• _PASSAGE_

*** Begin section ***

This is not going to be a popular post here, but I wanted to articulate precisely why I have a very low pDoom (2-20%) compared to most people on LessWrong.
Every argument I am aware of for pDoom fits into one of two categories: bad or weak.
Bad arguments make a long list of claims, most of which have no evidence and some of which are obviously wrong. Examples include A List of Lethalities, which is almost the canonical example. There is no attempt to organize the list into a single logical argument, and it is built on many assumptions (analogies to human evolution, assumption of fast takeoff, ai opaqueness) which are in conflict with reality.
Weak arguments go like this: "AGI will be powerful. Powerful systems can do unpredictable things. Therefore AGI could doom us all." Examples of these arguments include each of the arguments on this list.
So the line of reasoning I follow is something like this;
- I start with a very low prior of AGI doom (for the purpose of this discussion, assume I defer to consensus).
- I then completely ignore the bad arguments,
- finally, I give 1 bit of evidence collectively for the weak arguments (I don't consider them independent, most are just rephrasing the example argument)

*** End section ***

• _SOURCE DATA_

*** Begin section ***

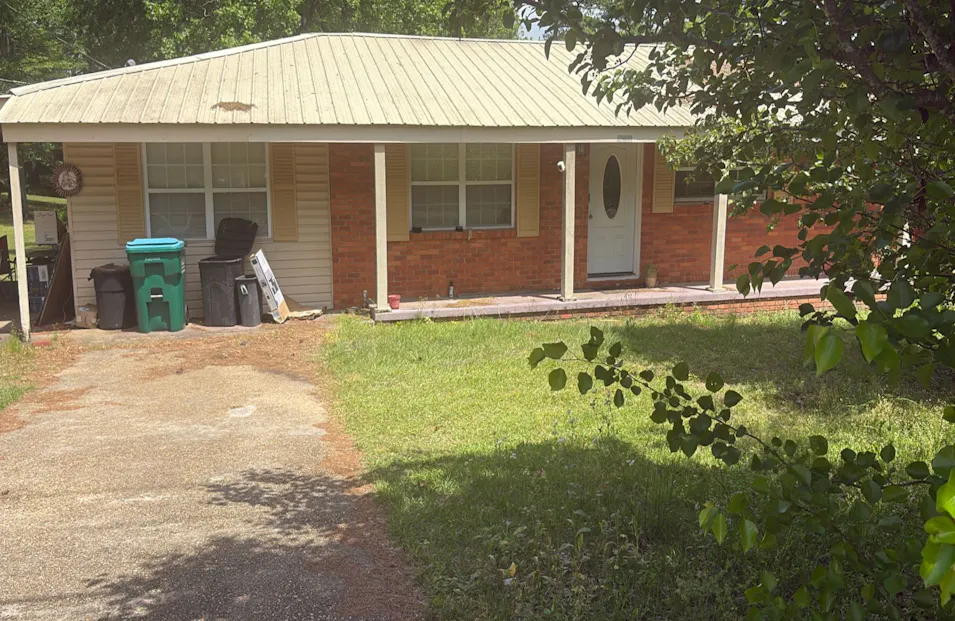 4238 King Rd Meridian, MS 39305, Lauderdale County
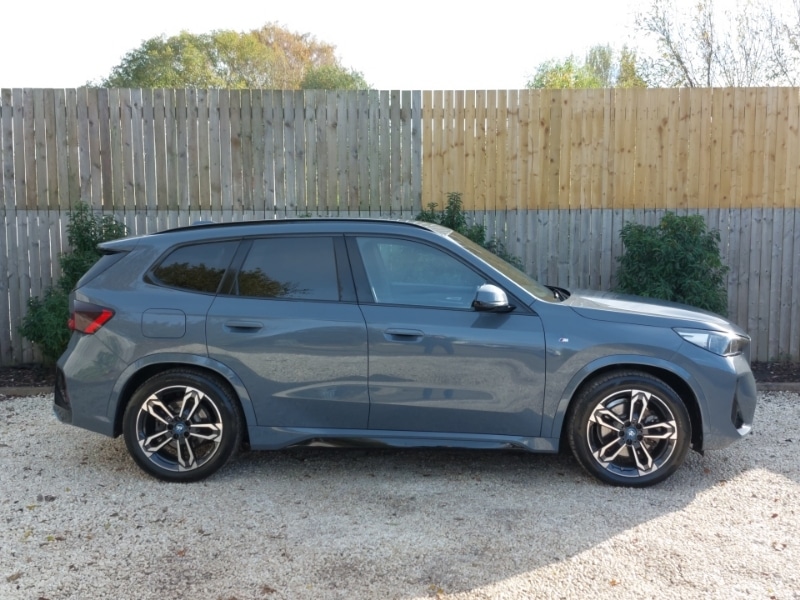Used BMW iX1 2023 for sale - 76369780: Photo 2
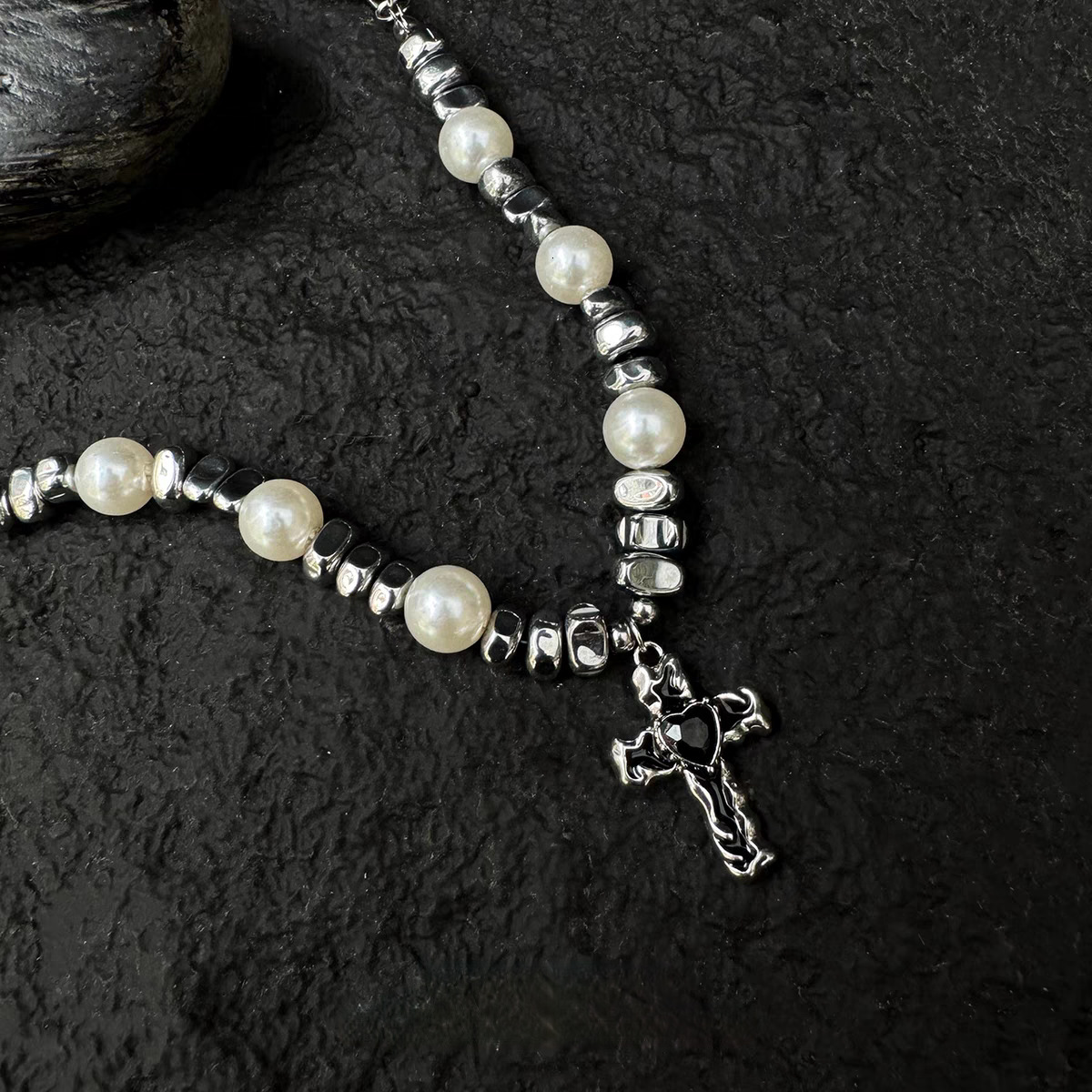 2025 Luxury Premium Pearl Irregular Gemstone Splice Cross Hip Hop Y2K Niche Unisex Versatile Unique Clavicle Statement Chain Silver fashion jewelry ne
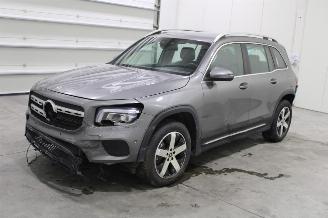 Schadeauto Mercedes GLB 200 2022/2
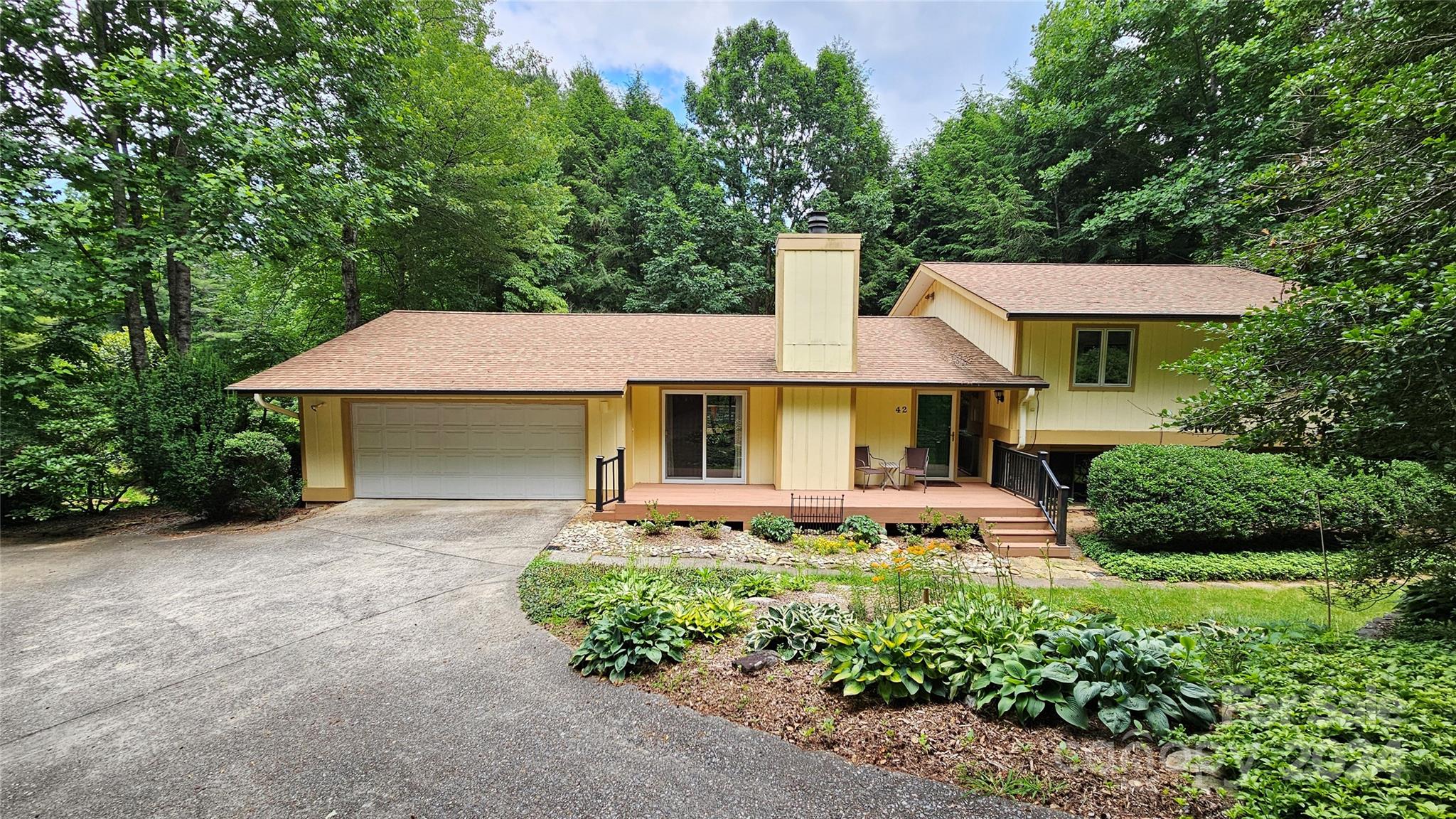Dogwood Hills Dr, Brevard, NC 28712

*** End section ***

• _REQUIRED WORK_
• a. Translate this sentence from the post on AI doom into Spanish: "Every argument I am aware of for pDoom fits into one of two categories: bad or weak."
• b. Pick up the post on AI doom after its last line and write what comes next.

• _RESULTS IN ORDER_
• a. Todos los argumentos que conozco a favor de pDoom encajan en una de dos categorías: malos o débiles.

• b.
So even if I assume no one betting on Manifold has ever heard of the argument "AGI might be bad actually", I only get from 13% -> 30% with that additional bit of evidence.
In the comments: if you wish to convince me, please propose arguments that are neither bad nor weak. Please do not argue that I am using the wrong base-rate or that the examples that I have already given are neither bad nor weak.
EDIT:
There seems to be a lot of confusion about this, so I thought I should clarify what I mean by a "strong good argument"
Suppose you have a strongly-held opinion, and that opinion disagrees from the expert-consensus (in this case, the Manifold market or expert surveys showing that most AI experts predict a low probability of AGI killing us all). If you want to convince me to share your beliefs, you should have a strong good argument for why I should change my beliefs.
A strong good argument has the following properties:
- it is logically simple (can be stated in a sentence or two)
- This is important, because the longer your argument, the more details that have to be true, and the more likely that you have made a mistake. Outside the realm of pure-mathematics, it is rare for an argument that chains together multiple "therefore"s to not get swamped by the fact that
- Each of the claims in the argument is either self-evidently true, or backed by evidence.
- example of a claim that is self-evidently true would be: if AGI exists, it will be made out of atoms
- example of a claim that is not self-evidently true: if AGI exists, it will not share any human values
To give an example completely unrelated to AGI. The expert consensus is that nuclear power is more expensive to build and maintain than solar power.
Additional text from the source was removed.